Uma solução sem Bolsonaro, porém, teria também seus riscos,
podendo precipitar o agravamento da crise econômica no curto-prazo e deixando o
cenário bastante nebuloso, não só pela reação bolsonarista, mas,
principalmente, pela combustão espontânea que o agravamento da estagnação
econômica e seus possíveis efeitos inflacionários podem produzir sobre um
tecido social já esgarçado pelas drogas, violência, desemprego e aumento da
pobreza.
Neste caso, a solução da crise não se daria pela simples
assunção constitucional do Vice, um General da linha dura, mas pela provável
decretação do estado de exceção (defesa ou sítio) para conter
eventuais distúrbios e ameaças, cuja extensão e profundidade tornaria
impossível controlar seus desdobramentos, em meio à polarização política e à
desmoralização institucional (Legislativo e Judiciário).

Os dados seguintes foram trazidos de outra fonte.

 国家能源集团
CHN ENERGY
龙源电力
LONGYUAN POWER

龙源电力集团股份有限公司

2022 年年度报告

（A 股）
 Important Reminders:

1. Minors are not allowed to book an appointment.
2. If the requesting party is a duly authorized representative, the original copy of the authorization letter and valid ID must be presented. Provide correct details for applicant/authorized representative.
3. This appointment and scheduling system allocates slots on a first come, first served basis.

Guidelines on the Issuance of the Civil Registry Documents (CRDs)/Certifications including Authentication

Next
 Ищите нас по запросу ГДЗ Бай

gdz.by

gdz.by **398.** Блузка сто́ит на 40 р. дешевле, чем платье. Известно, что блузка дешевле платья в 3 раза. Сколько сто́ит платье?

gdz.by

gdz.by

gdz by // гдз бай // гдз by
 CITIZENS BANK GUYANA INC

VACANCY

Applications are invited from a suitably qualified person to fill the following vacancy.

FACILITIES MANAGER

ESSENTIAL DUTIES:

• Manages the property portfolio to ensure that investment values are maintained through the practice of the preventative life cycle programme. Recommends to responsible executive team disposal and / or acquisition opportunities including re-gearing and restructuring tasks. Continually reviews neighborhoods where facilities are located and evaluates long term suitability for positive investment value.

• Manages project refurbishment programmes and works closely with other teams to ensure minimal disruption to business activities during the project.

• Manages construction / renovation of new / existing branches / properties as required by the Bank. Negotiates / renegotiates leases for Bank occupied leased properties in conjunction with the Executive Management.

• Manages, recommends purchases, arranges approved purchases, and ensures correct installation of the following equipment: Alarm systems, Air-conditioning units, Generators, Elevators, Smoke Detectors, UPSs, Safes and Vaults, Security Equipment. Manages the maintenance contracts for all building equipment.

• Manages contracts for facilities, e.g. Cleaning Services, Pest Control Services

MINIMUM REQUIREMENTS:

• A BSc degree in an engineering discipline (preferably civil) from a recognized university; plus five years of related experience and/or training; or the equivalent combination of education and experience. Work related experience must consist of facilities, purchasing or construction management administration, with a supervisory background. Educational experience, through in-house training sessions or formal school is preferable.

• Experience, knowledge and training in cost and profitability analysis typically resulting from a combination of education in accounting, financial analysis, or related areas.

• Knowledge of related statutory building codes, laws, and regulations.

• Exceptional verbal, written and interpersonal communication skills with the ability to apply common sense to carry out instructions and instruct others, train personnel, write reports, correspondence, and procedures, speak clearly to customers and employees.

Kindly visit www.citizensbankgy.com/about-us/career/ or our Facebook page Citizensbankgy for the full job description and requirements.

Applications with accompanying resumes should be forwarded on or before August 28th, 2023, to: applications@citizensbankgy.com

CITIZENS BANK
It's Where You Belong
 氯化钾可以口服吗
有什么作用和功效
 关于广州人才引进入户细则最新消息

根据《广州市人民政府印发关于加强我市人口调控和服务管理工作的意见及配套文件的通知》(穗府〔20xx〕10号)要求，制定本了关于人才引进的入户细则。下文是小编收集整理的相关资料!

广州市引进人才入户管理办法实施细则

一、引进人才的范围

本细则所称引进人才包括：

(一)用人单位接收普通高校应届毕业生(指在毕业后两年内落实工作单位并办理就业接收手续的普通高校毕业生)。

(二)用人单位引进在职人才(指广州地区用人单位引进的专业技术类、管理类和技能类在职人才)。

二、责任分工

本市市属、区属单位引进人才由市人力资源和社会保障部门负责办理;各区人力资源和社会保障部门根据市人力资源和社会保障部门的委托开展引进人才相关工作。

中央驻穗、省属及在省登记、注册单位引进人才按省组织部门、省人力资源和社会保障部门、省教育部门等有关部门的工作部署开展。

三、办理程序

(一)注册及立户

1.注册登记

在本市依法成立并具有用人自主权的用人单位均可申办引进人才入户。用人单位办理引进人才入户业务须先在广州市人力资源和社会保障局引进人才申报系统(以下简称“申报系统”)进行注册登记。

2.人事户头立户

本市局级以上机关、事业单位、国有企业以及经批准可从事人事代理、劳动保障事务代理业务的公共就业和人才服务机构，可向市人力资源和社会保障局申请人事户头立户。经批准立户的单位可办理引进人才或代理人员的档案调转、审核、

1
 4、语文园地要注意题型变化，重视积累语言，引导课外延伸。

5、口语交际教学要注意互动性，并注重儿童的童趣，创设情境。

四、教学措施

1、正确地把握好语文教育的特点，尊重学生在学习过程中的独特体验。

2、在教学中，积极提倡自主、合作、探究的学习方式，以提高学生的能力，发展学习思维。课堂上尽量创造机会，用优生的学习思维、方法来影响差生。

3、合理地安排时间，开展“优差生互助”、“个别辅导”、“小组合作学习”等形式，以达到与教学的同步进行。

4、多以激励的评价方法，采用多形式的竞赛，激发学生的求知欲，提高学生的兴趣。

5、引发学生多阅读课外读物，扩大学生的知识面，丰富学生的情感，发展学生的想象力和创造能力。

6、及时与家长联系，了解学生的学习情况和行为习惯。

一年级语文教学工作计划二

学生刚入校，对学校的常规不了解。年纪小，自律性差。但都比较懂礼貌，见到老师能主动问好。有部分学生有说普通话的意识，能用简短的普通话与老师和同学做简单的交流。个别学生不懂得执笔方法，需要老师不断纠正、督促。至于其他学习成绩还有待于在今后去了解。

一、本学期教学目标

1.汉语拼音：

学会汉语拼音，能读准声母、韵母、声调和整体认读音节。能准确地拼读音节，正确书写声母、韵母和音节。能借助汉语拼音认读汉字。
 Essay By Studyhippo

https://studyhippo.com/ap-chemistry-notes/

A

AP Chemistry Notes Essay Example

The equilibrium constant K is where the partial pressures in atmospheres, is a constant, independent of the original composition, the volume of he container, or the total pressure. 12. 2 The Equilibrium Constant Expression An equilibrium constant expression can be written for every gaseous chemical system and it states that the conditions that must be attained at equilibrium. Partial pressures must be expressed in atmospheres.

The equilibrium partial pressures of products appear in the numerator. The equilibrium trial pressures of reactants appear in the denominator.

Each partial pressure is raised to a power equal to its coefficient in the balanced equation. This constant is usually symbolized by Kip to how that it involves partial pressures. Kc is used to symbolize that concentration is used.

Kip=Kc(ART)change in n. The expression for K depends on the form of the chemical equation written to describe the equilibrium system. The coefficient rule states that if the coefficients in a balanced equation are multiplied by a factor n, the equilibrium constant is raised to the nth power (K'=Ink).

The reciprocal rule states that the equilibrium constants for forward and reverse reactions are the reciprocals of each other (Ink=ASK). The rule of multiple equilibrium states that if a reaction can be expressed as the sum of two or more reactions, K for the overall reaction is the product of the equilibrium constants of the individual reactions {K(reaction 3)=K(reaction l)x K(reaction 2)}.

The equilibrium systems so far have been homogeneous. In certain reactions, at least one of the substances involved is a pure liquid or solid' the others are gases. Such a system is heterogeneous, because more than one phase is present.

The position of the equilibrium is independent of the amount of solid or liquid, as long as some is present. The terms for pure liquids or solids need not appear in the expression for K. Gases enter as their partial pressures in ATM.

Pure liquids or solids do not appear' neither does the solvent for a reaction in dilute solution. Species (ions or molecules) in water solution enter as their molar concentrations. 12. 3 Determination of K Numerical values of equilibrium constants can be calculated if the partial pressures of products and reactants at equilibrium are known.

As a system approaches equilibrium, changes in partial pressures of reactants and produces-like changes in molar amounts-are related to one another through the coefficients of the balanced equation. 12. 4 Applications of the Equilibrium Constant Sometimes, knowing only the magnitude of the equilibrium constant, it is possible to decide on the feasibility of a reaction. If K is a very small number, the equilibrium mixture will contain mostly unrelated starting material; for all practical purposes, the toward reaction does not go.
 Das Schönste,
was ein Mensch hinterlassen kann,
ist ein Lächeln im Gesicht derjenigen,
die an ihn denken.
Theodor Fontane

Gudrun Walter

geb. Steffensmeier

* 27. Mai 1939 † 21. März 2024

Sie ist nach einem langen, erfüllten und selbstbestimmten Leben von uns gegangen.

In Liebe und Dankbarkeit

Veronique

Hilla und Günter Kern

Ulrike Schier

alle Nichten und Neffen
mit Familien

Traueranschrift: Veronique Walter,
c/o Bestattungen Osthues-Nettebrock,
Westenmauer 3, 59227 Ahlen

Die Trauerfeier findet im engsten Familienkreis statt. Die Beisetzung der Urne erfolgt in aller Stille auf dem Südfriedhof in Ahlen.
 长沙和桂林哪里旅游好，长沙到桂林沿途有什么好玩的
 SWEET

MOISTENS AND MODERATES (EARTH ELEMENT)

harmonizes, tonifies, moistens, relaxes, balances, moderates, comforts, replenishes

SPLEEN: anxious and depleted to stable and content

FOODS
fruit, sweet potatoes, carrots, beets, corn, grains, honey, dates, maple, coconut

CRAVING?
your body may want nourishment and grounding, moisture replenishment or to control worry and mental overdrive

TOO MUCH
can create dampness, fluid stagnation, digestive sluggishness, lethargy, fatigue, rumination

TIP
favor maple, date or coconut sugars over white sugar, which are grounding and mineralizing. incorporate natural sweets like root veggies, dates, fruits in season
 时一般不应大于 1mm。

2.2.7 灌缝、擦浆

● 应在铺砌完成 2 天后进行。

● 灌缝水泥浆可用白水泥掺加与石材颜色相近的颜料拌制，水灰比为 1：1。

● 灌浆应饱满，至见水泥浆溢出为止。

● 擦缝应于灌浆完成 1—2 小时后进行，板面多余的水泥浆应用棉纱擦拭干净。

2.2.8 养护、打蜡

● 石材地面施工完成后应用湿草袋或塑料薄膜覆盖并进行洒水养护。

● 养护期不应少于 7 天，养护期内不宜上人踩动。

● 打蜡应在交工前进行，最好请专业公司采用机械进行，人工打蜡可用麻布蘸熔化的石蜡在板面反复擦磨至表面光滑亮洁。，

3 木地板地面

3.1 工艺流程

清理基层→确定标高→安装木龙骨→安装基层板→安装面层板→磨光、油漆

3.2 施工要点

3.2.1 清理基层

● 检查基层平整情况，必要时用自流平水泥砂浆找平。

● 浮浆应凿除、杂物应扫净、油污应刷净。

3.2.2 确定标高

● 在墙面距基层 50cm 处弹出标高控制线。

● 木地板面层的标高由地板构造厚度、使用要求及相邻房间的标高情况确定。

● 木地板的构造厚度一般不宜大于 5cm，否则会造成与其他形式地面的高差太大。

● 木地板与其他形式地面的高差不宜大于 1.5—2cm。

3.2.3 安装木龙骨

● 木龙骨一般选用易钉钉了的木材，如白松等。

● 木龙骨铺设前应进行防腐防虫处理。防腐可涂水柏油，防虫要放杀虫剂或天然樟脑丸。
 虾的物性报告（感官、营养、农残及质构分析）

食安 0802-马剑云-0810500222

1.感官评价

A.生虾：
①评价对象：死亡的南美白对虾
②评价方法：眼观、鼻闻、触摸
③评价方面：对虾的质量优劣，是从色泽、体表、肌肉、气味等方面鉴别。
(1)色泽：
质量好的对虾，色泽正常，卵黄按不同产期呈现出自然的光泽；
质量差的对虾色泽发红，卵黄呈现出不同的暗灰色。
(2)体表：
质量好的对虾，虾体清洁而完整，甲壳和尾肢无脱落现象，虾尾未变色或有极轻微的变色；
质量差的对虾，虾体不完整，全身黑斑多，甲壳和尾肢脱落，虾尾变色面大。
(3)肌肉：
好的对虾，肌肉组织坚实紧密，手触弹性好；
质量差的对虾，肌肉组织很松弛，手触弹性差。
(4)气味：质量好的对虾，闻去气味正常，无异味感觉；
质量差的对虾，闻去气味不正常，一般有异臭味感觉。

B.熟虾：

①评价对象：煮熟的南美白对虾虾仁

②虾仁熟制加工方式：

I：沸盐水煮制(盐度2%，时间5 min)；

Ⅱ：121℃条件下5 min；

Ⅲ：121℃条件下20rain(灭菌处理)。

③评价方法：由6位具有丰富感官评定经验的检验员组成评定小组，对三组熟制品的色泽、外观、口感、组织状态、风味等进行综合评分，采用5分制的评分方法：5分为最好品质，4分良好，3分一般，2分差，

Ademais, diante de um parlamento burocratizado[ii],
com alta insensibilidade social – vide Maia e seu desdém pela Lei anticrime,
que não foi capaz de propor antes de Moro – e crônica disfuncionalidade
institucional, plasmada na assimetria entre o poder de veto e sua
(ir)responsabilidade governamental, não é possível cravar que as mesmas medidas
já apresentadas seriam aprovadas pelo Congresso apenas porque o Presidente
mudou.
A esta altura do jogo, em que a caixa de Pandora parlamentar
se encontra escancarada – com o Centrão cogitando vetar até os mais simples
decretos presidenciais pela singela motivação de afrontar o Governo, com o
apoio de setores liberais temerosos das tendências autoritárias do bolsonarismo
– e que o Judiciário é comandado por personagem que se sente acuado por simples
matéria jornalística, parece não haver dúvidas que as instituições, com ou sem
Bolsonaro, precisam ser reparadas, institucional e eticamente.
De um legislativo dominado pelo Centrão, só se pode esperar
o agravamento da anarquia gerencial/orçamentária, com pautas-bomba sendo
detonadas em série, à moda dos aumentos salariais ao alto funcionalismo e
magistratura, das PECs onde os recursos públicos são investidos sem
planejamento, ao sabor dos interesses locais imediatistas, de anistias amplas
às infrações políticas, etc. De um STF que rasga a constituição para implantar
a censura em proveito próprio, e faz cara de paisagem, a mesma coisa: só novos
casuísmos na mesma direção.
Oxalá, tal barafunda seja revertida pela razão e a força das
vontades populares expressas nas recentes eleições, caso contrário, a refundação
da República trilhará, inexoravelmente, por caminhos tortuosos, onde,
pelo menos num primeiro momento, a poliarquia[iii] pode não
sair ganhando – o que não se constituiria numa exceção histórica.
São João da Barra, 25/04/19.
[i] Vide Joseph Schumpeter, Capitalismo,
Socialismo e Democracia; ed. Fundo de Cultura/RJ, 1961, passim.
[ii] Vide Max
Weber, Parlamentarismo e Governo numa Alemanha Reconstruída, in.
Max Weber – textos selecionados (Os Pensadores), ed. Abril Cultural/SP,
1985, passim.
[iv] Universidade
Estadual do Norte-Fluminense (Darcy Ribeiro).